> Given exercise A:
Answer these about the forum reply on final classes:
(i) Besides making classes final, what other option does it name for shrinking the support surface area?
(ii) What results came from people trying to "improve" the sketches on their own?
(iii) Once a class is no longer final, what does it say can never be done?
> Given exercise B:
Retype the forum reply on final classes word for word, from "Posted by leerho" to "support surface area.".

> Page excerpt:

--- --- ---

Re: Why are so many of the classes in org.apache.datasketches.cpc final?

Posted by leerho <le...@gmail.com>.
Hi Ron,

Our mission is to develop a robust sketch library *product* that can be
used in production systems in many different environments and be high
performing and binary compatible across languages and systems.

   - To be able to achieve this mission with our very limited resources, we
   have to be careful  about making the surface area of what we have to
   support too large.  Making classes final and/or private are some of the
   ways to reduce the size of the support surface area.


   - We have found that robust sketch software that is usable in production
   environments can be very tricky and even though we have been doing this for
   a number of years, we continue to discover new ways that these
   probabilistic algorithms can behave in totally unexpected ways.  Also,
   testing and validating these probabilistic algorithms can be very tricky.
   Making what appears to be a simple change to a class can have major impact
   on its testability or stability.  Making a class final is one way to
   communicate that the code and its testing counterparts is more complex than
   you might think.


   - We have had experience with a number of folks that have tried to
   "improve" these sketches on their own, but with disastrous results.  Making
   a class final is one way to communicate that we do not recommend users to
   attempt to extend these clases on their own.


   - Making a class final (or private) also gives us, as developers,
   additional degrees of freedom in terms of making necessary changes and
   improvements to the internals of the class because we know that there are
   no other classes that depend on it.


   - From a owner-developer's point of view, making a class final is
   conservative.  We can always remove the restriction in the future if the
   need arises.  But once a class is no longer final, it can never be put
   back-in-the-box, so to speak.

We are not in a position to support any external changes to our code that
we release, nor can we support extensions to our code that are not part of
our library.  Making classes final is one way of communicating that we do
not encourage modifications or arbitrary extensions to our code base.

--- --- ---

> Material:
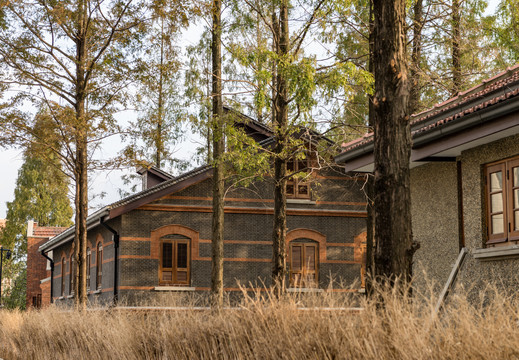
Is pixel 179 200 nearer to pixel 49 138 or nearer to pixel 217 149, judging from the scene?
pixel 49 138

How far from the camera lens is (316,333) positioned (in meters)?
6.48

--- --- ---

> Exercise response A:
(i) Making them private.
(ii) Disastrous results.
(iii) It can never be put back in the box.

> Exercise response B:
Posted by leerho <le...@gmail.com>.
Hi Ron,

Our mission is to develop a robust sketch library *product* that can be
used in production systems in many different environments and be high
performing and binary compatible across languages and systems.

   - To be able to achieve this mission with our very limited resources, we
   have to be careful  about making the surface area of what we have to
   support too large.  Making classes final and/or private are some of the
   ways to reduce the size of the support surface area.